§ **Work required**
Output all of the entries below precisely as written.

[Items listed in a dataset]

━━━━━━━━━━

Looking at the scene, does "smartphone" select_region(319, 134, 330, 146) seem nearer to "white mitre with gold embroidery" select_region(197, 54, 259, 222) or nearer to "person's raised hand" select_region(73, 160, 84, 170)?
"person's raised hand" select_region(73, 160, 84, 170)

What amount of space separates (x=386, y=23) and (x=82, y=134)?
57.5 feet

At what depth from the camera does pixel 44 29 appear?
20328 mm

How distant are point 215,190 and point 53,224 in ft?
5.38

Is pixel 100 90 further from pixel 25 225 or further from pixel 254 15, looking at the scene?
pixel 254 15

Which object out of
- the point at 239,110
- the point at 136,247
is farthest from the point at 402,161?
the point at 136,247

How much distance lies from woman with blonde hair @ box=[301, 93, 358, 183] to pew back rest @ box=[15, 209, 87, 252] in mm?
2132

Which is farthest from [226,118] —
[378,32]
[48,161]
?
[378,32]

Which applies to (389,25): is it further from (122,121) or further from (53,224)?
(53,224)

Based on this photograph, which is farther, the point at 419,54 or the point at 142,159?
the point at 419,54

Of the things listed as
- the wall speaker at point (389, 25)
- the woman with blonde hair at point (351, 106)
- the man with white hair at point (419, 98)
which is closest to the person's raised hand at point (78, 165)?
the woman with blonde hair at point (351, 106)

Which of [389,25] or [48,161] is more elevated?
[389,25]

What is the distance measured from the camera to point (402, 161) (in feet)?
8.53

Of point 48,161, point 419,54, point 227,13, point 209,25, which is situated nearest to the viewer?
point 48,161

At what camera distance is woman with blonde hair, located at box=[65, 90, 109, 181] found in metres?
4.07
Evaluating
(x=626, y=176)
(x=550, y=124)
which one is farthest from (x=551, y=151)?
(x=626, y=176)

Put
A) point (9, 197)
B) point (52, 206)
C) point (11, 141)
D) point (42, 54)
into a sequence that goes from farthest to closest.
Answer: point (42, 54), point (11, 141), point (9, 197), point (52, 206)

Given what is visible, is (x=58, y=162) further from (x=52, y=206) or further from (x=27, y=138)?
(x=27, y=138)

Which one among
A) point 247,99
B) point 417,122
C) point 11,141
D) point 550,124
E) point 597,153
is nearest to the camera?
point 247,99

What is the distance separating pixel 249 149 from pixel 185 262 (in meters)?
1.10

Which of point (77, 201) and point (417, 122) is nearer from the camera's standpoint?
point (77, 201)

━━━━━━━━━━

§ **Task result**
Looking at the scene, does "smartphone" select_region(319, 134, 330, 146) seem nearer to "white mitre with gold embroidery" select_region(197, 54, 259, 222) or nearer to "person's raised hand" select_region(73, 160, 84, 170)?
"person's raised hand" select_region(73, 160, 84, 170)

What amount of space separates (x=386, y=23) and (x=82, y=134)?
57.5 feet

At what depth from the camera does pixel 44 29 appear?
20328 mm

How distant are point 215,190 and point 53,224 in ft?
5.38

Is pixel 100 90 further from pixel 25 225 or further from pixel 254 15, looking at the scene?
pixel 254 15

Which object out of
- the point at 239,110
- the point at 136,247
is farthest from the point at 402,161?
the point at 136,247

How much distance lies from woman with blonde hair @ box=[301, 93, 358, 183] to pew back rest @ box=[15, 209, 87, 252] in mm?
2132

Which is farthest from [226,118] —
[378,32]
[48,161]
?
[378,32]

Which applies to (389,25): is it further from (122,121) or further from (53,224)?
(53,224)

Based on this photograph, which is farther, the point at 419,54 or the point at 142,159?
the point at 419,54

Of the things listed as
- the wall speaker at point (389, 25)
- the woman with blonde hair at point (351, 106)
- the man with white hair at point (419, 98)
which is closest to the person's raised hand at point (78, 165)?
the woman with blonde hair at point (351, 106)

Which of [389,25] or [48,161] is more elevated?
[389,25]

What is the distance measured from the camera to point (402, 161) (in feet)?
8.53

Of point 48,161, point 419,54, point 227,13, point 209,25, which is situated nearest to the viewer?
point 48,161

At what camera distance is woman with blonde hair, located at box=[65, 90, 109, 181] found in metres?
4.07
Evaluating
(x=626, y=176)
(x=550, y=124)
which one is farthest from (x=551, y=151)?
(x=626, y=176)

Put
A) point (9, 197)
B) point (52, 206)
C) point (11, 141)
D) point (42, 54)
into a sequence that goes from farthest to closest.
Answer: point (42, 54), point (11, 141), point (9, 197), point (52, 206)

Given what is visible, is (x=58, y=162) further from (x=52, y=206) or further from (x=27, y=138)?
(x=27, y=138)

Which one among
A) point 247,99
B) point 417,122
C) point 11,141
D) point 550,124
E) point 597,153
is nearest to the camera?
point 247,99

What is the distance separating pixel 249 149 from pixel 185 262 (in meters)?
1.10

Which of point (77, 201) and point (417, 122) is nearer from the camera's standpoint?
point (77, 201)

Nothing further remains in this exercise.